Trasforma tutti i record seguenti in un elenco numerato, omettendo le righe vuote.
───── RECORD DEL DATASET ─────
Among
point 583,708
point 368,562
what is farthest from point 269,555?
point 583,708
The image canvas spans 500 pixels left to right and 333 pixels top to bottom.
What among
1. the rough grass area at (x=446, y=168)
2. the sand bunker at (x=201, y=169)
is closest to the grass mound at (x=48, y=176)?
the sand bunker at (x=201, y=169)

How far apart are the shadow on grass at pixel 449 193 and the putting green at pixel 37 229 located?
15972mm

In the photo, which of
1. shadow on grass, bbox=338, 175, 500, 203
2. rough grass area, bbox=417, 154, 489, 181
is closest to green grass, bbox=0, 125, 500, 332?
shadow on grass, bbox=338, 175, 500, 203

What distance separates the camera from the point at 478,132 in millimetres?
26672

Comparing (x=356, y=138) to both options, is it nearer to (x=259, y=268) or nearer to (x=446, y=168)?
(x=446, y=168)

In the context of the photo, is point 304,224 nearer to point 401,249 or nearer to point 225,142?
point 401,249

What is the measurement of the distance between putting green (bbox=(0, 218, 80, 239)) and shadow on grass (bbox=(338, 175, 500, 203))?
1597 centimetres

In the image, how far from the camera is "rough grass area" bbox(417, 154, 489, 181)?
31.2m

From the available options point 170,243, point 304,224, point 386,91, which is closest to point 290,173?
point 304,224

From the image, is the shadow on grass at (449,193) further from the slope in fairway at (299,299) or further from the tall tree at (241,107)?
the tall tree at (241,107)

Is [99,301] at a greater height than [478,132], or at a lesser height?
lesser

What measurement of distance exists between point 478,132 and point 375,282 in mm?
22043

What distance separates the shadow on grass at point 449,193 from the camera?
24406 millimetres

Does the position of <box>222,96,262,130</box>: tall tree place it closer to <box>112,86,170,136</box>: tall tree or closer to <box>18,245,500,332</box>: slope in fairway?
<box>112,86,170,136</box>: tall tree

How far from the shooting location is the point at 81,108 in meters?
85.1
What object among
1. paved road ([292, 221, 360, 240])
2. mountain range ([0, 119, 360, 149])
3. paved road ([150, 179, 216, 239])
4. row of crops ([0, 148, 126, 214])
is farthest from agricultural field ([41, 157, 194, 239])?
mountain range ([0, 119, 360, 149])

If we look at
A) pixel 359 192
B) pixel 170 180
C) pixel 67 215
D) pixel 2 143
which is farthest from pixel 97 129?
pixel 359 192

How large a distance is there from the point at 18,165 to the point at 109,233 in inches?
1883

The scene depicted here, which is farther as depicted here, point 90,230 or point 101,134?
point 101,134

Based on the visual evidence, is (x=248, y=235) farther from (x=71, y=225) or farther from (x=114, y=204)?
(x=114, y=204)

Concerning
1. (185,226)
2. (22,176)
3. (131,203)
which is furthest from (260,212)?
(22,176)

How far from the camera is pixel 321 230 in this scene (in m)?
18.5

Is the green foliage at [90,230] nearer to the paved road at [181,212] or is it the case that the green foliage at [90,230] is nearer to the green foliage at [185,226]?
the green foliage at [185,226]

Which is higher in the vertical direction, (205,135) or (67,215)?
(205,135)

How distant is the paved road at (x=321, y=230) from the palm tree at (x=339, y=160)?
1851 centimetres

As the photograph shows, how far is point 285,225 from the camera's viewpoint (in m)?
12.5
─────
RISPOSTA ALL'ESERCIZIO —
1. Among
2. point 583,708
3. point 368,562
4. what is farthest from point 269,555?
5. point 583,708
6. The image canvas spans 500 pixels left to right and 333 pixels top to bottom.
7. What among
8. 1. the rough grass area at (x=446, y=168)
9. 2. the sand bunker at (x=201, y=169)
10. is closest to the grass mound at (x=48, y=176)?
11. the sand bunker at (x=201, y=169)
12. How far apart are the shadow on grass at pixel 449 193 and the putting green at pixel 37 229 located?
13. 15972mm
14. In the photo, which of
15. 1. shadow on grass, bbox=338, 175, 500, 203
16. 2. rough grass area, bbox=417, 154, 489, 181
17. is closest to green grass, bbox=0, 125, 500, 332?
18. shadow on grass, bbox=338, 175, 500, 203
19. What distance separates the camera from the point at 478,132 in millimetres?
20. 26672
21. Comparing (x=356, y=138) to both options, is it nearer to (x=259, y=268) or nearer to (x=446, y=168)?
22. (x=446, y=168)
23. In the context of the photo, is point 304,224 nearer to point 401,249 or nearer to point 225,142?
24. point 401,249
25. What is the measurement of the distance between putting green (bbox=(0, 218, 80, 239)) and shadow on grass (bbox=(338, 175, 500, 203))?
26. 1597 centimetres
27. In the image, how far from the camera is "rough grass area" bbox(417, 154, 489, 181)?
28. 31.2m
29. From the available options point 170,243, point 304,224, point 386,91, which is closest to point 290,173?
30. point 304,224
31. From the image, is the shadow on grass at (449,193) further from the slope in fairway at (299,299) or further from the tall tree at (241,107)?
32. the tall tree at (241,107)
33. Is [99,301] at a greater height than [478,132], or at a lesser height?
34. lesser
35. What measurement of distance exists between point 478,132 and point 375,282 in mm?
36. 22043
37. What distance separates the shadow on grass at point 449,193 from the camera?
38. 24406 millimetres
39. Does the position of <box>222,96,262,130</box>: tall tree place it closer to <box>112,86,170,136</box>: tall tree or closer to <box>18,245,500,332</box>: slope in fairway?
40. <box>112,86,170,136</box>: tall tree
41. How far from the shooting location is the point at 81,108 in meters?
42. 85.1
43. What object among
44. 1. paved road ([292, 221, 360, 240])
45. 2. mountain range ([0, 119, 360, 149])
46. 3. paved road ([150, 179, 216, 239])
47. 4. row of crops ([0, 148, 126, 214])
48. is farthest from agricultural field ([41, 157, 194, 239])?
49. mountain range ([0, 119, 360, 149])
50. If we look at
51. A) pixel 359 192
52. B) pixel 170 180
53. C) pixel 67 215
54. D) pixel 2 143
55. which is farthest from pixel 97 129?
56. pixel 359 192
57. How large a distance is there from the point at 18,165 to the point at 109,233 in inches?
58. 1883
59. The scene depicted here, which is farther as depicted here, point 90,230 or point 101,134?
60. point 101,134
61. Based on the visual evidence, is (x=248, y=235) farther from (x=71, y=225) or farther from (x=114, y=204)?
62. (x=114, y=204)
63. Concerning
64. 1. (185,226)
65. 2. (22,176)
66. 3. (131,203)
67. which is furthest from (260,212)?
68. (22,176)
69. How far from the camera is pixel 321 230 in this scene (in m)?
70. 18.5
71. Is the green foliage at [90,230] nearer to the paved road at [181,212] or is it the case that the green foliage at [90,230] is nearer to the green foliage at [185,226]?
72. the green foliage at [185,226]
73. Which is higher in the vertical direction, (205,135) or (67,215)?
74. (205,135)
75. How distant is the paved road at (x=321, y=230) from the palm tree at (x=339, y=160)?
76. 1851 centimetres
77. As the photograph shows, how far is point 285,225 from the camera's viewpoint (in m)?
78. 12.5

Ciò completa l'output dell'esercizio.